The Fed has raised its key borrowing rate 11 times since March 2022, bringing the total to 5.25 percentage points. While Bostic said he doesn’t see policymakers easing monetary policy anytime soon, he was vocal in insisting that interest rates have reached a “sufficiently restrictive” level where they don’t need to be raised anymore.
However, he warned that the road back to acceptable levels of inflation could be long.
“There is still a lot of momentum in the economy,” Bostic said during an interview with “Squawk Box.” My expectations are that inflation will decline, but it will not like to fall off a cliff.” “It’s going to be kind of a progression that’s going to take some time. So we’re going to have to be careful, we’re going to have to be patient, but we’re going to have to be resolute.”
Bostic is not a voting member this year on the Federal Open Market Committee, which sets interest rates, but he will get a vote in 2024.
He said he does not expect “that we will cut interest rates before the middle of next year, at the earliest.”
“I’m really trying to keep people focused on what inflation is, which is still at 3.7%. Our target is 2,” he said. “They are not the same thing, and we have to get very close to 2% before we can think about any kind of relaxation in our position.”

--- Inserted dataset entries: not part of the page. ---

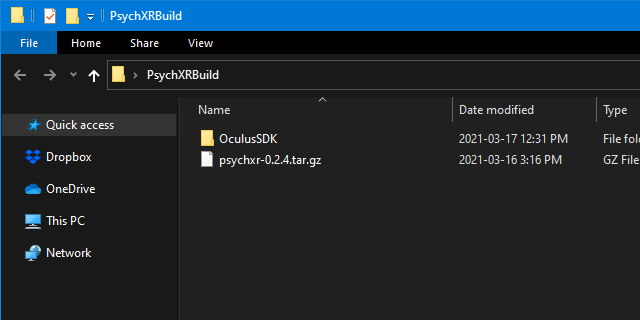 Feature "Desktop development with C++" selected in the Visual Studio Installer window.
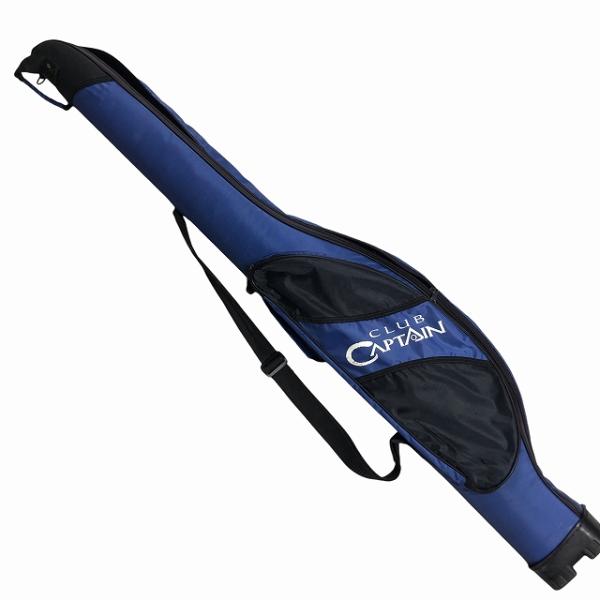 toukaiturigu_7999410126024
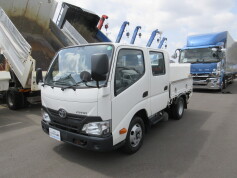 4-25016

After a slew of Fed spokesmen in recent days, including Chairman Jerome Powell on Thursday, market pricing removed any chance of an interest rate increase when the Federal Open Market Committee meets from October 31-November. 1. The probability of an increase in December is only 25%, according to FedWatch is also from CME Groupl, which measures pricing in the federal funds futures market.
Markets expect cuts of two or three points by the end of 2024.
One reason the Fed might consider easing interest rates is slowing or stagnant economic growth. While Bostic said he does not expect a future recession, he sees conditions changing. He said business contacts told him they were preparing for a slowdown.
“We will not see a recession, and that is not my view,” he said. “We will see a slowdown, and inflation will fall to 2%.”
Bostic spoke after some significant moves in financial markets, particularly in Treasury yields. After breaching the psychologically important 5% level earlier in the session, the benchmark 10-year Treasury yield has retreated somewhat, most recently trading near 4.97%.